##### Source excerpt

If you take a cruise or ferry ride on the Thames beside Victoria Embankment, you'll see a large number of bronze lion heads spaced out equidistantly and attached to the seawall. They were sculpted in 1868 by a Timothy Butler, who made them for the Sir Joseph Bazalgette, the made responsible for designing and installing London’s intricate sewage system between 1868-70, a system that is still operates today. A well known rhyme, often quoted by by guides abouard passing ferries, declares:

“When the Lions drink – London will sink.
When it’s up to their manes – we’ll go down the drains
When the water is sucked, we’re al ... in trouble”

The lions have mooring rings in their mouths, however there is no record of them ever having been put to this use, and the rings are too small to hold anything but very small vessels.



Ships permanently moored by Victoria Embankment include HMS President, HQS Wellington, and PS Tattershall Castle.




HMS President (1918)

HMS President (formerly HMS Saxifrage) is a retired Flower-class Q-ship that was launched in 1918. She was renamed HMS President in 1922 and moored permanently on the Thames as a Royal Navy Reserve drill ship. HMS Saxifrage escorted convoys in UK waters during 1918, and engaged nine U-boats, as recorded in her logbooks held in the National Archives at Kew. In 1922 she was permanently moored on the Thames, and renamed President. Other members of the class served as patrol vessels throughout the world during the peacetime years between the wars, but almost all were disposed of by the Second World War.

##########

Carry on the passage about Victoria Embankment and its moored ships, starting after its final sentence. The records come from a separate source.

##### Extracted information

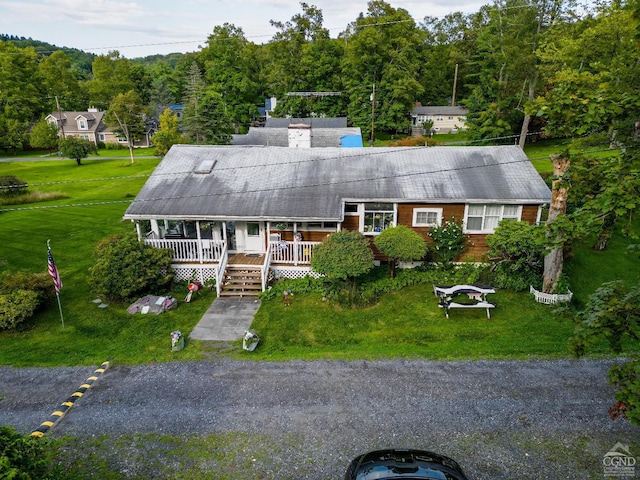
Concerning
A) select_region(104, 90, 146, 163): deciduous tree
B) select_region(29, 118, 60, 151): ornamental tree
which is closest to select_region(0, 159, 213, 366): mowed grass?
select_region(104, 90, 146, 163): deciduous tree

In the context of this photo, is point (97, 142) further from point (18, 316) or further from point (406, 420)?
point (406, 420)

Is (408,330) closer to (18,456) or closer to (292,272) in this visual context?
(292,272)

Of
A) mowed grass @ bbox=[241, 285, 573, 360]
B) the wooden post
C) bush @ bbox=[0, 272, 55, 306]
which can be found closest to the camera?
mowed grass @ bbox=[241, 285, 573, 360]

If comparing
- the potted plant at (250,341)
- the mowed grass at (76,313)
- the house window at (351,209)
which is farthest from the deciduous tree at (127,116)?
the potted plant at (250,341)

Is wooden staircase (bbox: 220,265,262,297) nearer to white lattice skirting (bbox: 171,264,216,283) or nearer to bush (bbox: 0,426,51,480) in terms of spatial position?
white lattice skirting (bbox: 171,264,216,283)

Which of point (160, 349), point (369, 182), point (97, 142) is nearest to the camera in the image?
point (160, 349)

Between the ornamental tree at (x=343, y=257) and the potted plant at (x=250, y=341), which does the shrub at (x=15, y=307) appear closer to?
the potted plant at (x=250, y=341)

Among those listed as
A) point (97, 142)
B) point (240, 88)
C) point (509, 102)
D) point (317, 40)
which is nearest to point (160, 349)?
point (509, 102)
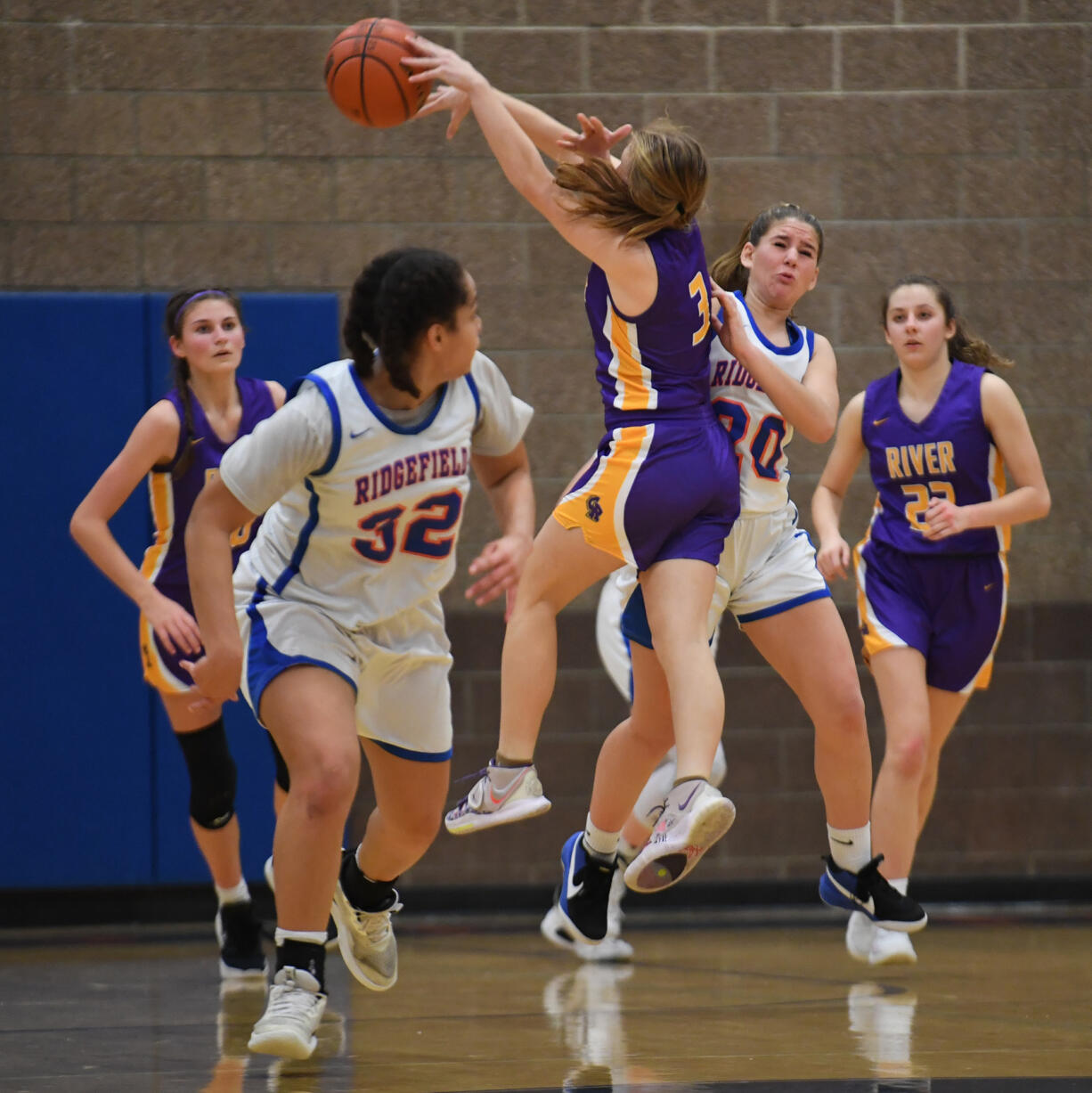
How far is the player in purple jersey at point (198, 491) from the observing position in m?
4.83

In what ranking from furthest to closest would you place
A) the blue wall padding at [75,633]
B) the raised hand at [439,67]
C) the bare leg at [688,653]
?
the blue wall padding at [75,633], the raised hand at [439,67], the bare leg at [688,653]

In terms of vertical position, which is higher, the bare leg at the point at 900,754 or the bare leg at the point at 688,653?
the bare leg at the point at 688,653

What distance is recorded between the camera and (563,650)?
6352mm

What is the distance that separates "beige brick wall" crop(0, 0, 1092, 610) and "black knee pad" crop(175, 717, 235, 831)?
5.26ft

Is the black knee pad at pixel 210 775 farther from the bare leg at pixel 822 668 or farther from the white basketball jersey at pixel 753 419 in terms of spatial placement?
the white basketball jersey at pixel 753 419

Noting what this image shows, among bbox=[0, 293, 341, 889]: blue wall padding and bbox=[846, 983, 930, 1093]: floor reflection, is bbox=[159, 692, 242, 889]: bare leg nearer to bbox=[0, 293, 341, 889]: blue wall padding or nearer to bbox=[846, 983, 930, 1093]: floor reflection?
bbox=[0, 293, 341, 889]: blue wall padding

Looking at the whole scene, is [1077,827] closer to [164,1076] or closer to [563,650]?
[563,650]

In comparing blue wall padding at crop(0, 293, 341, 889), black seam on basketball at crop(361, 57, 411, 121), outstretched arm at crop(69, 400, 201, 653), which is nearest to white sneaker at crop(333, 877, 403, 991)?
outstretched arm at crop(69, 400, 201, 653)

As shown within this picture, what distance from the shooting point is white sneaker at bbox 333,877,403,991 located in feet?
13.3

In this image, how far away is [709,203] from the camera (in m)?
6.35

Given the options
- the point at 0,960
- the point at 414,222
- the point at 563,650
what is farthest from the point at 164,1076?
the point at 414,222

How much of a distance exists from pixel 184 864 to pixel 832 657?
2.93 metres

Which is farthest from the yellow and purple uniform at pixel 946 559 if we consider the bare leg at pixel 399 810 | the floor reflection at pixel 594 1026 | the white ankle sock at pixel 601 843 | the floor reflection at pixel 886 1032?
the bare leg at pixel 399 810

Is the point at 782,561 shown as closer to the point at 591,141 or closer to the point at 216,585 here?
the point at 591,141
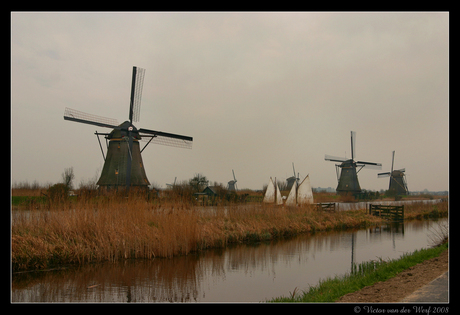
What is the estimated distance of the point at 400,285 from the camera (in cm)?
592

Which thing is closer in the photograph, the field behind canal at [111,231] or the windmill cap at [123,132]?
the field behind canal at [111,231]

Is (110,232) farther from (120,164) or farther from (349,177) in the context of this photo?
(349,177)

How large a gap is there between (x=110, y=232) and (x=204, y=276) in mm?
3271

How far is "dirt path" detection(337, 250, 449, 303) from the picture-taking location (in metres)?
5.24

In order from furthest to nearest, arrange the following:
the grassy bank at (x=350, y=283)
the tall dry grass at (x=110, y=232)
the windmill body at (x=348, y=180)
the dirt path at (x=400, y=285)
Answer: the windmill body at (x=348, y=180), the tall dry grass at (x=110, y=232), the grassy bank at (x=350, y=283), the dirt path at (x=400, y=285)

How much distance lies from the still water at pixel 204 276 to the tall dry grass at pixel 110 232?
1.36 ft

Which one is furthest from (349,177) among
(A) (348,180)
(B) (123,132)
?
(B) (123,132)

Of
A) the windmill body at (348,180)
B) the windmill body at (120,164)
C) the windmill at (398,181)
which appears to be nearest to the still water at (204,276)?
the windmill body at (120,164)

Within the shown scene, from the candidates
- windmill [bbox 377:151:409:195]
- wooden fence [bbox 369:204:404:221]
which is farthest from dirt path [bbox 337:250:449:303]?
windmill [bbox 377:151:409:195]

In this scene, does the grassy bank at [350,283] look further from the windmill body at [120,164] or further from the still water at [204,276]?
the windmill body at [120,164]

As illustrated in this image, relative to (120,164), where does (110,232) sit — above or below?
below

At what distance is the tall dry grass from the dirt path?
20.8 ft

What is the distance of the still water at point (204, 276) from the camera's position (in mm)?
6953
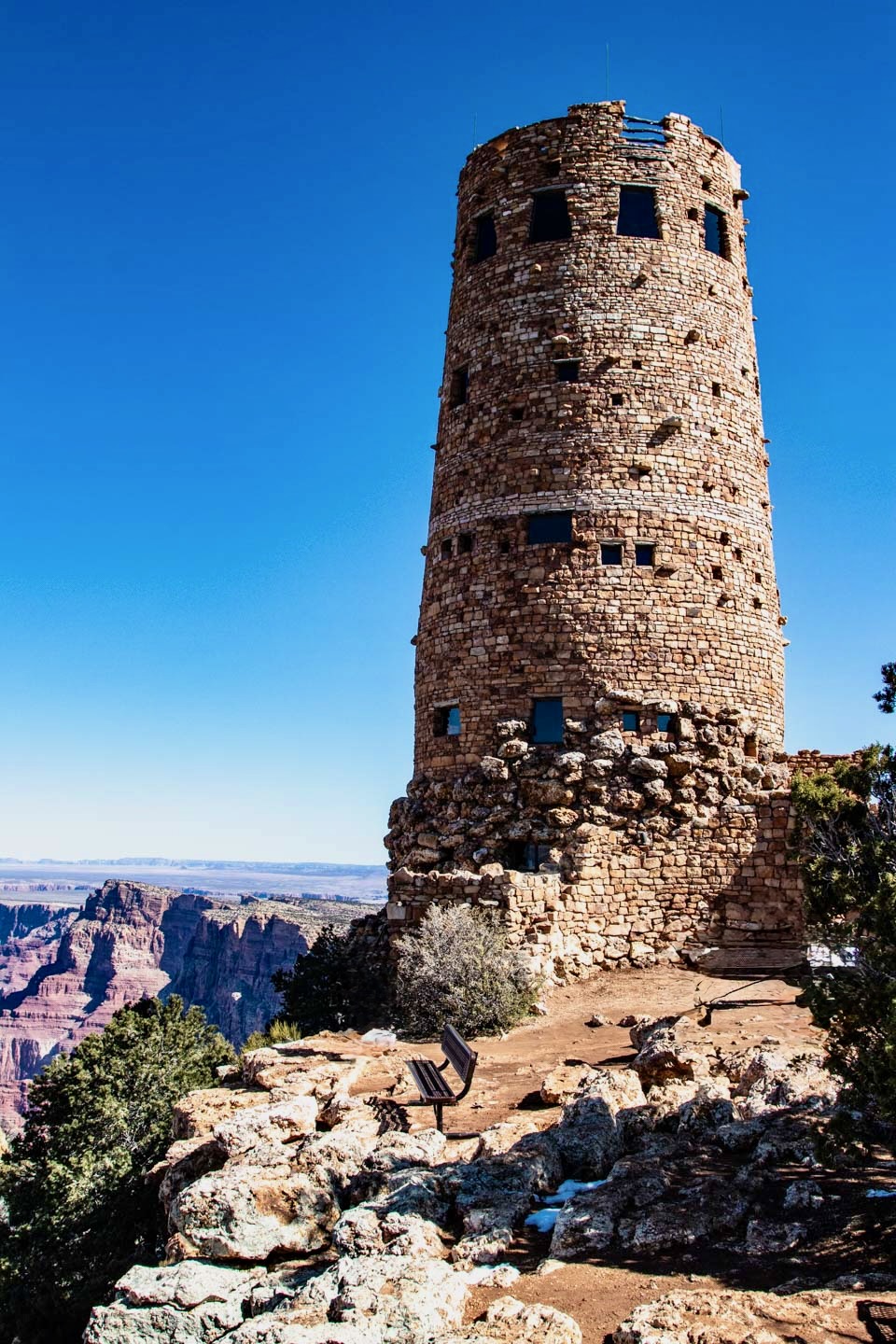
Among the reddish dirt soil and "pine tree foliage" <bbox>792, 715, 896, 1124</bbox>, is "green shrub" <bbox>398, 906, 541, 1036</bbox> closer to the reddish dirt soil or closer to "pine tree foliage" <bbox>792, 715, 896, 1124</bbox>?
the reddish dirt soil

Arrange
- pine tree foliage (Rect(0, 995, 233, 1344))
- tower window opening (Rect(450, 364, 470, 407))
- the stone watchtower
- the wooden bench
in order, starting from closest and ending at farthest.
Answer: the wooden bench
pine tree foliage (Rect(0, 995, 233, 1344))
the stone watchtower
tower window opening (Rect(450, 364, 470, 407))

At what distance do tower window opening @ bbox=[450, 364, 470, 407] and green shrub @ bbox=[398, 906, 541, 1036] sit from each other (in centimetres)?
1108

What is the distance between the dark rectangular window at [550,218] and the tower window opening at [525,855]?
40.0ft

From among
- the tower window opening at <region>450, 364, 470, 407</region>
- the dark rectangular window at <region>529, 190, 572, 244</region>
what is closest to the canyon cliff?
the tower window opening at <region>450, 364, 470, 407</region>

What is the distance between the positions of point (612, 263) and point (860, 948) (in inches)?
653

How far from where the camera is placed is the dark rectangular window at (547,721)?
63.6 feet

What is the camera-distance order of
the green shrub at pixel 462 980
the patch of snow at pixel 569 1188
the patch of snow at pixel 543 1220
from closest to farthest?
the patch of snow at pixel 543 1220
the patch of snow at pixel 569 1188
the green shrub at pixel 462 980

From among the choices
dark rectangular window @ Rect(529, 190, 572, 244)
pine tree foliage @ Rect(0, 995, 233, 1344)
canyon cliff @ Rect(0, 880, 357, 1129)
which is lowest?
canyon cliff @ Rect(0, 880, 357, 1129)

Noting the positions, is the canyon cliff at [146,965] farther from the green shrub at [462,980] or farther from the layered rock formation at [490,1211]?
the layered rock formation at [490,1211]

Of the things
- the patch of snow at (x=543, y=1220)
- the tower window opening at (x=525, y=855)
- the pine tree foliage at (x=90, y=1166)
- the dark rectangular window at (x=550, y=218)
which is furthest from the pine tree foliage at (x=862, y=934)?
the dark rectangular window at (x=550, y=218)

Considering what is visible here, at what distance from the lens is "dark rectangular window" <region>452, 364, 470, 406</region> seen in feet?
72.0

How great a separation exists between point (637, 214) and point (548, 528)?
→ 700 centimetres

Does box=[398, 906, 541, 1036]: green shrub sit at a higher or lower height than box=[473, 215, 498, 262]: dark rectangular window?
lower

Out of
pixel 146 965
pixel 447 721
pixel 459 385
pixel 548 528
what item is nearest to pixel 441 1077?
pixel 447 721
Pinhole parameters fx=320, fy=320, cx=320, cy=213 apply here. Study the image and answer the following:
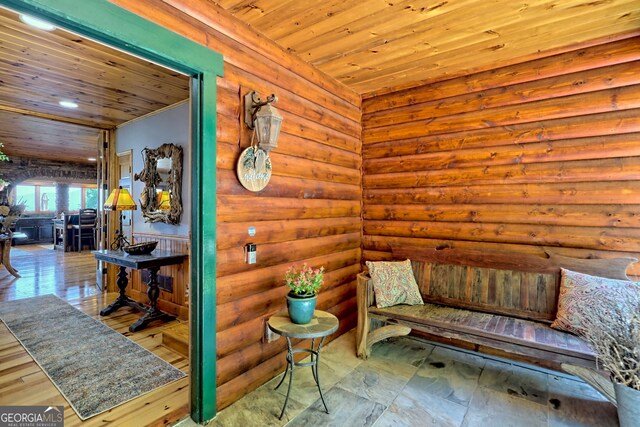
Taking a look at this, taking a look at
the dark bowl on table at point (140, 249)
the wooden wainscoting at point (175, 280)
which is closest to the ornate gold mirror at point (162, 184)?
the wooden wainscoting at point (175, 280)

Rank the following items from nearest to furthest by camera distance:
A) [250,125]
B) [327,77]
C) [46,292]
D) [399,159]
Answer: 1. [250,125]
2. [327,77]
3. [399,159]
4. [46,292]

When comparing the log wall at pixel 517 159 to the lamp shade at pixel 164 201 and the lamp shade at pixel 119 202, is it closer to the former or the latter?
the lamp shade at pixel 164 201

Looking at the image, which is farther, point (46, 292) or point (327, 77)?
point (46, 292)

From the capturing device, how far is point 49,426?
2033 mm

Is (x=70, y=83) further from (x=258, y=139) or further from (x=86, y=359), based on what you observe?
(x=86, y=359)

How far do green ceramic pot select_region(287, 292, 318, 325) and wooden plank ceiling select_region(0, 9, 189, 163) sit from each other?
2.51m

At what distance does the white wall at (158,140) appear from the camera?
157 inches

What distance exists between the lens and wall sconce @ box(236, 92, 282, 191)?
2.25 m

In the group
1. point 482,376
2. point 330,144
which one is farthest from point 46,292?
point 482,376

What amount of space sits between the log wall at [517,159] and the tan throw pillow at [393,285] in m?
0.51

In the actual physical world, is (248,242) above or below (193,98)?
Answer: below

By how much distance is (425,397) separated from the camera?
2.32m

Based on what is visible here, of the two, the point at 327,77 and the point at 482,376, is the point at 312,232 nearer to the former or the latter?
the point at 327,77

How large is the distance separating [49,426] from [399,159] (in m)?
3.60
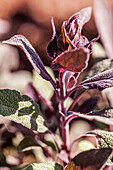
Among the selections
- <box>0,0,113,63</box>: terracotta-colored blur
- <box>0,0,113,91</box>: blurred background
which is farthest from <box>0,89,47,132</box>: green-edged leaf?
<box>0,0,113,63</box>: terracotta-colored blur

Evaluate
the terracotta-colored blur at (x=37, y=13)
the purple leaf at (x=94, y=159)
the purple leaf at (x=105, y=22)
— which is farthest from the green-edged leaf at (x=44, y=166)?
the terracotta-colored blur at (x=37, y=13)

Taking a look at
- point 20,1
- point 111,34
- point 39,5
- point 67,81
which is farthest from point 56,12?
point 67,81

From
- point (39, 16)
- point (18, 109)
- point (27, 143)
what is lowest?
point (27, 143)

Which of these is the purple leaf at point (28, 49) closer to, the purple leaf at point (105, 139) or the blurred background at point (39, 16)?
the purple leaf at point (105, 139)

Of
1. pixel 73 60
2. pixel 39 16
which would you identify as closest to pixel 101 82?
pixel 73 60

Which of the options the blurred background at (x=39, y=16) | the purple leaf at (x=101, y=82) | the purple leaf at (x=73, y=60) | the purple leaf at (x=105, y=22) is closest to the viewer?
the purple leaf at (x=73, y=60)

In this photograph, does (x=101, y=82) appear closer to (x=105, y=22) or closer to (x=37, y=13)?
(x=105, y=22)
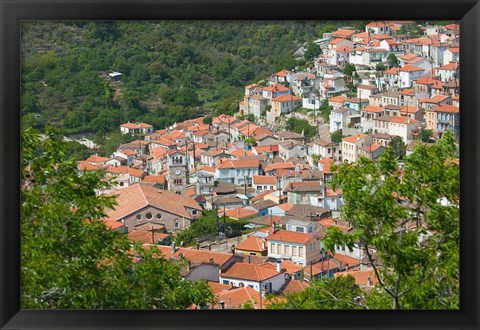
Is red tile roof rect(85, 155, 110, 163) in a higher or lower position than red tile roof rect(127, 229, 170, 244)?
higher

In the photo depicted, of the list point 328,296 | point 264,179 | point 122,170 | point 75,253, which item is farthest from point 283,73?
point 75,253

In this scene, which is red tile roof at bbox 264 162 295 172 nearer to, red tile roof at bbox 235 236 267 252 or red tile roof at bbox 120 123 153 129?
red tile roof at bbox 235 236 267 252

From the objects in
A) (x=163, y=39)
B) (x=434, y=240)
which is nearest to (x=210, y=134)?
(x=163, y=39)

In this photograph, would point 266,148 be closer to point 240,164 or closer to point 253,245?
point 240,164

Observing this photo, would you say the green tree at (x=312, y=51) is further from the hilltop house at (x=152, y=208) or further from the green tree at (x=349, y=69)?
the hilltop house at (x=152, y=208)

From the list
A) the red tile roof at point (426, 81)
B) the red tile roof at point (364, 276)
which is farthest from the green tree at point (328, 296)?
the red tile roof at point (426, 81)

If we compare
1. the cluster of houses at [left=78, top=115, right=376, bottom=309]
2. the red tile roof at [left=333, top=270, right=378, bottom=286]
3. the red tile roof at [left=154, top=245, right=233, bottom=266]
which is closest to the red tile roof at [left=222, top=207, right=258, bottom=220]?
the cluster of houses at [left=78, top=115, right=376, bottom=309]
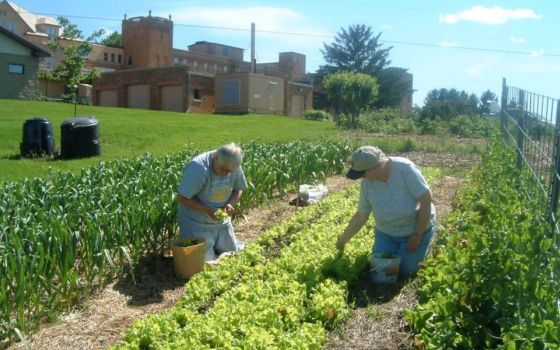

##########

Final result:
HQS Wellington

HMS Wellington (launched Devonport, 1934) is a Grimsby-class sloop, formerly of the Royal Navy. During the Second World War, she served as a convoy escort ship in the North Atlantic. She is now moored alongside the Victoria Embankment, at Temple Pier, on the River Thames in London, England. From 1948 to 2023 she was the headquarters ship of the Honourable Company of Master Mariners, known as HQS Wellington.




PS Tattershall Castle (1934)

PS Tattershall Castle is a floating pub and restaurant moored on the River Thames at Victoria Embankment. It was a passenger ferry across the Humber estuary from 1934 to 1973, before being towed to London in 1976. She plied the Humber Ferry route between Corporation Pier in Kingston upon Hull, Yorkshire, and New Holland Pier in New Holland, Lincolnshire.

In the Second World War she was a tether for barrage balloons and ferried troops and supplies along the Humber estuary. Due to the frequent heavy fogs on this river, she was fitted with radar, becoming one of the first civilian ships so equipped. After the war, with the nationalisation of the railways in 1948, she became part of British Rail's Sealink service. Tattershall Castle was first opened on the River Thames as a floating art gallery and then in 1982 as a restaurant.